The Historian as Writer and Storyteller, Part 2: The Historian as Writer and Storyteller, Part 2

AHA Session 202
Saturday, January 7, 2023: 1:30 PM-3:00 PM
Grand Ballroom Salon L (Philadelphia Marriott Downtown, 5th Floor)
Chair:
Tamara J. Walker, Barnard College, Columbia University
Panel:
Leah Redmond Chang, writer
Surekha Davies, Utrecht University
Martha S. Jones, Johns Hopkins University
Caroline Dodds Pennock, University of Sheffield

Session Abstract

This pair of linked roundtables is organized around the conviction that historians are both writers and storytellers. Too often, the demands of academic publishing foreground other considerations, such as demonstrating erudition and participating in scholarly debates likely familiar to the intended readership. Publishing with popular presses and trade-lists thus holds much appeal as venues for books with compelling narratives that are intended for broader, less specialized audiences. Yet we need not think in terms of either/or - of either argumentation or vivid narration. These conversations will feature scholars who are working on or have published narrative histories in trade-lists of both commercial and academic presses. Our goal is to explore the challenges of balancing disciplinary concerns about evidence and argumentation with artistic and literary concerns about narrative framing, discuss approaches to developing our craft as writers and storytellers, and consider the value and stakes of transcending or reimagining established genre conventions.
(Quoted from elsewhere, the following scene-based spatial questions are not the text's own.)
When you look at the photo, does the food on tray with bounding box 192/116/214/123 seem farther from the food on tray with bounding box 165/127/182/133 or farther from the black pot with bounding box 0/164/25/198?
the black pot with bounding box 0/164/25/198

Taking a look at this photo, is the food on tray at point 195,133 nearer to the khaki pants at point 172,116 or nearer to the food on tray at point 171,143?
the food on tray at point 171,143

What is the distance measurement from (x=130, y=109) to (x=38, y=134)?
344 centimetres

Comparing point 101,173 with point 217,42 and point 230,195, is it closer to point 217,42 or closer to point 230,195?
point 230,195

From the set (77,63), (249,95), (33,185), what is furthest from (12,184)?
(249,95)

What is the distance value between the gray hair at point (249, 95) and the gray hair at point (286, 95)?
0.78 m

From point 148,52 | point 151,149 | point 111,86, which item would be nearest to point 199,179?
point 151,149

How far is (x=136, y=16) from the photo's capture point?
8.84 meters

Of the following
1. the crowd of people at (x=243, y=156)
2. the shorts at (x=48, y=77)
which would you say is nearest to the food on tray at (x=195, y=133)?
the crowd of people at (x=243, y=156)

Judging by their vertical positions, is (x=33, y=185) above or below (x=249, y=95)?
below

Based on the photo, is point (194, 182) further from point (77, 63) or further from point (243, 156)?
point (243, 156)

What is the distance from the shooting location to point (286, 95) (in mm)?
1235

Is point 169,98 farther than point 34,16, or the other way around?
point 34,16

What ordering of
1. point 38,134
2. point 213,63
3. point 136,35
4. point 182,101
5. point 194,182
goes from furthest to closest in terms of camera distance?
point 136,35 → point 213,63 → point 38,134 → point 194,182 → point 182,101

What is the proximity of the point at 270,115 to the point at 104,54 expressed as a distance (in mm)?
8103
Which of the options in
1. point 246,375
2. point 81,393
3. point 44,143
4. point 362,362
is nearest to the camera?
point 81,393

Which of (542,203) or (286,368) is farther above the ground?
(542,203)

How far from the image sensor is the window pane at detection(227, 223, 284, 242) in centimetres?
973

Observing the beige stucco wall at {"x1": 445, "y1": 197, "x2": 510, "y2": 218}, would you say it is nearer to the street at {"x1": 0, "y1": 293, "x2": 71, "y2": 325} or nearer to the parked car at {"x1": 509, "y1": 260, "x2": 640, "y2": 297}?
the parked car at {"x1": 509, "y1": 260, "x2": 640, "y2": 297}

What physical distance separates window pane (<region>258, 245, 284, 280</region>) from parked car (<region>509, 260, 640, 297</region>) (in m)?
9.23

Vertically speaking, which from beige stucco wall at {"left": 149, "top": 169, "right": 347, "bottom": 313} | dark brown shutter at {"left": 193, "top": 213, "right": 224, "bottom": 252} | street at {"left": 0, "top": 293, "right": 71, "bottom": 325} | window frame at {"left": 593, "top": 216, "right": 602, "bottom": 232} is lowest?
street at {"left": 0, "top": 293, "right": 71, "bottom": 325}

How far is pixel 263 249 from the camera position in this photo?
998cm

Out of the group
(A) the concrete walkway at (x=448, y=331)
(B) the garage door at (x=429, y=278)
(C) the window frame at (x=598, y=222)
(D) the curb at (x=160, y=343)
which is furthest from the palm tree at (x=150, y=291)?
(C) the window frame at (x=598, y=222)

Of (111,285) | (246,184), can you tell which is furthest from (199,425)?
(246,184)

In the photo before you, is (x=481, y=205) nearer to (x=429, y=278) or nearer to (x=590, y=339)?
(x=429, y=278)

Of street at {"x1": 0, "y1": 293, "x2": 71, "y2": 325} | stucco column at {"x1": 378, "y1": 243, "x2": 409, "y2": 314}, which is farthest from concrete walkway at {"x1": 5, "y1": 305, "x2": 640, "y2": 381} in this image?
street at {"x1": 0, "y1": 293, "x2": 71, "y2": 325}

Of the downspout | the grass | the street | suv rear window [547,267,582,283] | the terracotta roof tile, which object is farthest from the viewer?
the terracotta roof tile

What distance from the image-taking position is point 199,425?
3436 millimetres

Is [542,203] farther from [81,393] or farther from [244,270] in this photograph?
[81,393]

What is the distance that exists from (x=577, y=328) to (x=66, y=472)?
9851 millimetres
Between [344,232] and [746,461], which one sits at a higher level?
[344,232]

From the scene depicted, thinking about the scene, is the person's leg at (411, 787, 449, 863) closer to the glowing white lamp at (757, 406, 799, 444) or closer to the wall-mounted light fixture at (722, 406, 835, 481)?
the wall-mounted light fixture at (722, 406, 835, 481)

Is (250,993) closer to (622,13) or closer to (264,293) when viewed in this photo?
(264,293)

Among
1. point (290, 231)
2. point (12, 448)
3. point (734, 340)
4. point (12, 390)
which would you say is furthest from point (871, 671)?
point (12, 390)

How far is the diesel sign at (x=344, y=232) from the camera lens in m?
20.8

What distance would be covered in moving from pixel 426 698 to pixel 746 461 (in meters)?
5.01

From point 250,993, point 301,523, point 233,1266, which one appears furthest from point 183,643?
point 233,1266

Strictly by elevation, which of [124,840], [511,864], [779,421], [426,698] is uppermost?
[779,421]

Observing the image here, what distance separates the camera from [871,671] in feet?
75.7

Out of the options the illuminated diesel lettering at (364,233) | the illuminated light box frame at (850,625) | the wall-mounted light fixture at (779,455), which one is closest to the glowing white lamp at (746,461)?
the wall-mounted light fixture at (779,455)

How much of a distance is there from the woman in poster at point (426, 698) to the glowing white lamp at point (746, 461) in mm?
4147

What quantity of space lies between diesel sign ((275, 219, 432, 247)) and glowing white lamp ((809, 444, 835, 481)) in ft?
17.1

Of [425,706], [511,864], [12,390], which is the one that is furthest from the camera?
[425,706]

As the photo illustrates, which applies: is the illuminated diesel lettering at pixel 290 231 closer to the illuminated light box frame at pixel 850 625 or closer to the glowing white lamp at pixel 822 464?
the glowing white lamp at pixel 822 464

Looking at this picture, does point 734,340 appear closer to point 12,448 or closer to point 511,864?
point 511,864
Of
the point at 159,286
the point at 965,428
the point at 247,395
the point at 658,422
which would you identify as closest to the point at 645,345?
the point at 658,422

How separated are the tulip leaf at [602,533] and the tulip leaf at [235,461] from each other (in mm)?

Roundtable 2: Disciplinary training instills in scholars approaches and rubrics concerning the structure, voice, and argumentation of historical writing, as well as what counts as evidence and as robust modes of engaging it. Yet disciplines have problematic genealogies stretching into centuries in which fewer people counted as thinkers or even as human. While there has been much critical and methodological innovation in recent decades, communicating these findings and changes to readers beyond the academy has fallen behind. The historian as storyteller needs to unsettle academic orthodoxies, not only to connect with broader audiences but also to access a wider range of truths. What might historical narrative look like - in form and style - untethered from conventions and centered on recuperating experiences and narratives whose traces are orthogonal to forms of evidence typically considered in academic scholarship?

Panelists discuss how attention to the art of the craft can help bridge this gap. Techniques discussed will include narrative structure, content choice, and ethics (selecting and organizing material; questions of empathy; recovering voices whose words don't survive in unmediated forms). The speakers reflect on how creative nonfiction is not merely accessible to non-specialists, but also allows scholars reveal to types of truth typically excluded by the profession, such as personal experience and memory. Put another way, the narrative and stylistic freedoms afforded by creative nonfiction enable scholars to put historical participants, evidence, and narrative effectiveness first, and to build a more inclusive historical toolbox.